I am trying to use a logical type in Avro, with the Python fastavro library to read and write, but the logicalType
annotation seems to have no effect at all. The code below is taken from the fastavro page; I have altered the time field in the schema definition by annotating it with the logical type time-millis, in accordance with the current Avro specification. (On a side note, I have seen people use TIMESTAMP_MILLIS, but I do not know why, since the Avro page has time-millis.) When I run this code, the output I see in stdout is exactly the same as the output of the same code without the logical type annotation. I was expecting to see something that looked like a time--e.g., 13:14:15.1234. Yet the fastavro page cited above claims that fastavro now supports Avro logical types. How can I get it to do so? Thanks!
from fastavro import writer, reader, parse_schema
schema = {
'doc': 'A weather reading.',
'name': 'Weather',
'namespace': 'test',
'type': 'record',
'fields': [
{'name': 'station', 'type': 'string'},
{'name': 'time', 'type': 'int', 'logicalType': 'time-millis'},
{'name': 'temp', 'type': 'int'},
],
}
parsed_schema = parse_schema(schema)
# 'records' can be an iterable (including generator)
records = [
{u'station': u'011990-99999', u'temp': 0, u'time': 1433269388},
{u'station': u'011990-99999', u'temp': 22, u'time': 1433270389},
{u'station': u'011990-99999', u'temp': -11, u'time': 1433273379},
{u'station': u'012650-99999', u'temp': 111, u'time': 1433275478},
]
# Writing
with open('weather.avro', 'wb') as out:
writer(out, parsed_schema, records)
# Reading
with open('weather.avro', 'rb') as fo:
for record in reader(fo):
print(record)

----------

WRITTEN REQUEST
Carry on the fastavro logical-type question from the point where it stops. The lines after this are not needed.

MATERIAL
----------

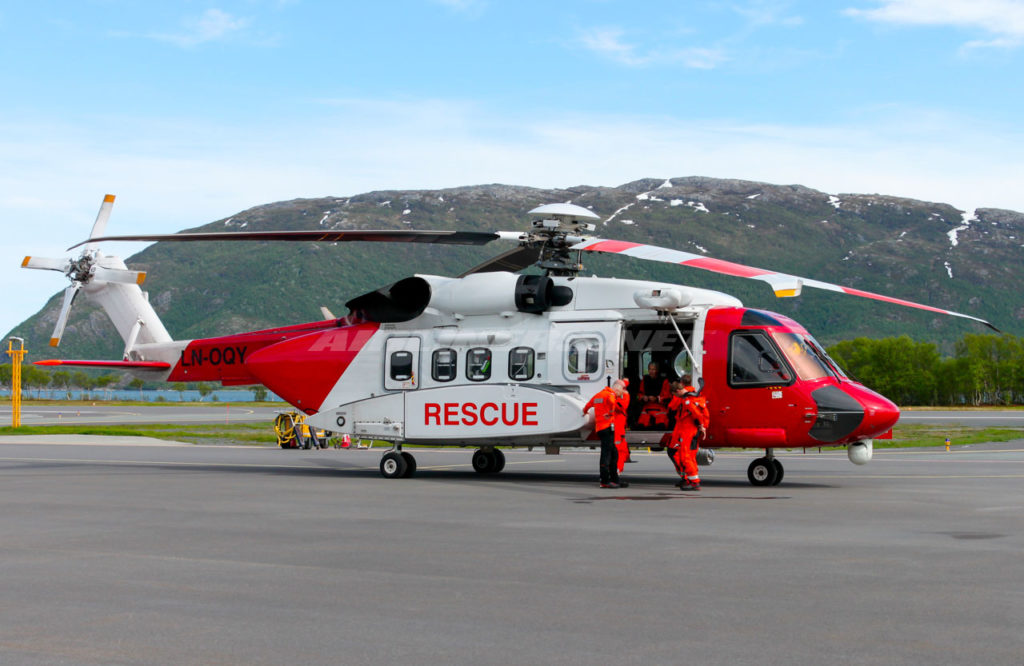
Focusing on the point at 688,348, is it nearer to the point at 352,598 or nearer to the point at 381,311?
the point at 381,311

----------

EXERCISE ANSWER
The output to stdout, whether the logicalType
annotation is present or removed, is the same:
'station': '011990-99999', 'time': 1433269388, 'temp': 0}
{'station': '011990-99999', 'time': 1433270389, 'temp': 22}
{'station': '011990-99999', 'time': 1433273379, 'temp': -11}
{'station': '012650-99999', 'time': 1433275478, 'temp': 111}
I can see that the schemas in the output files are different between the two versions:
With logicalType
specified:
"fields": [{"name": "station", "type": "string"}, {"logicalType": "time-millis", "name": "time", "type": "int"}, {"name": "temp", "type": "int"}]
Without logicalType
specified:
"fields": [{"name": "station", "type": "string"}, {"name": "time", "type": "int"}, {"name": "temp", "type": "int"}]
But this makes no difference in the output.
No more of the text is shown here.